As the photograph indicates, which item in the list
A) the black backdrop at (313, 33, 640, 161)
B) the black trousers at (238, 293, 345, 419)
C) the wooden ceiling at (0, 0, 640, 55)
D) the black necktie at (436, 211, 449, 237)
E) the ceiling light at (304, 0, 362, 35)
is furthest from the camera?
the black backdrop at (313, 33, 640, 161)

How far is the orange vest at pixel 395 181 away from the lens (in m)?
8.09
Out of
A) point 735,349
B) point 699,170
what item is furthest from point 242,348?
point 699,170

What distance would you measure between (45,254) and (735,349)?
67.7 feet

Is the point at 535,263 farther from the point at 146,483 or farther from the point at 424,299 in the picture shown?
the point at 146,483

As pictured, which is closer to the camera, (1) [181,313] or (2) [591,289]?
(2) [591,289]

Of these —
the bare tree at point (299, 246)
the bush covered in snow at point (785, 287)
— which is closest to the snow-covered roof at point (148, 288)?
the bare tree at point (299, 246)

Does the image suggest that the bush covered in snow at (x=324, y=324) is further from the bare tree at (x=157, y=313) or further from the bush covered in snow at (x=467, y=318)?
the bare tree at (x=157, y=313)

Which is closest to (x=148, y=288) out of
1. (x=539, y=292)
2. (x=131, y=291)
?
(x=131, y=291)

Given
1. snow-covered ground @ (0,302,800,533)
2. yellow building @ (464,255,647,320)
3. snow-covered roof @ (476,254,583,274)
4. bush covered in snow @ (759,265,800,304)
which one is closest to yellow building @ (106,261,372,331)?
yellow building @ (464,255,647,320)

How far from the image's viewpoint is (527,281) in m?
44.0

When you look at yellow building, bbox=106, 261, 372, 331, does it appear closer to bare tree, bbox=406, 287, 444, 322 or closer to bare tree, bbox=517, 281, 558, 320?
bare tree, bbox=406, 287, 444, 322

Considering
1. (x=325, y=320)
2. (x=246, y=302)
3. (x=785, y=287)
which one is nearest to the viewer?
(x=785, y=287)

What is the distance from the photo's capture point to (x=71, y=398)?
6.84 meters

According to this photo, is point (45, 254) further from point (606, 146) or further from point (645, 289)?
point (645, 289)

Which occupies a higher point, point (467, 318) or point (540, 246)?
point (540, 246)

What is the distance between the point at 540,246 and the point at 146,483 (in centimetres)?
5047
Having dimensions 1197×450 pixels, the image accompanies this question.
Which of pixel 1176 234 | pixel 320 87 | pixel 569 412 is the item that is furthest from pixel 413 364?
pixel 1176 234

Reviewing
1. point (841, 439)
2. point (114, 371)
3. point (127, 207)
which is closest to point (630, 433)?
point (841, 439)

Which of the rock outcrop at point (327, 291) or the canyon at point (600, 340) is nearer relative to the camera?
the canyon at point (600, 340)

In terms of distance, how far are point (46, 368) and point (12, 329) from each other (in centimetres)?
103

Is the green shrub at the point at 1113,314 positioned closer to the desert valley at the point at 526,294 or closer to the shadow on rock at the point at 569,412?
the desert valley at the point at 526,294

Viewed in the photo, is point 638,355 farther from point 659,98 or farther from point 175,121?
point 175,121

• [Stated task] Could you retype, word for word, the stretch of lines above from the one containing "What is the distance between" through the last line?

• [Exercise result]
What is the distance between the point at 540,246 and the point at 146,483 (in centimetres)?
5047
Having dimensions 1197×450 pixels, the image accompanies this question.
Which of pixel 1176 234 | pixel 320 87 | pixel 569 412 is the item that is furthest from pixel 413 364?
pixel 1176 234

Reviewing
1. point (841, 439)
2. point (114, 371)
3. point (127, 207)
which is closest to point (630, 433)?
point (841, 439)

Which of the rock outcrop at point (327, 291) or the canyon at point (600, 340) is nearer relative to the camera?
the canyon at point (600, 340)

In terms of distance, how far are point (46, 368) and point (12, 329) from each other (in centimetres)?
103

Is the green shrub at the point at 1113,314 positioned closer to the desert valley at the point at 526,294 or closer to the shadow on rock at the point at 569,412?
the desert valley at the point at 526,294

Viewed in the photo, is point 638,355 farther from point 659,98 or farther from point 175,121?
point 175,121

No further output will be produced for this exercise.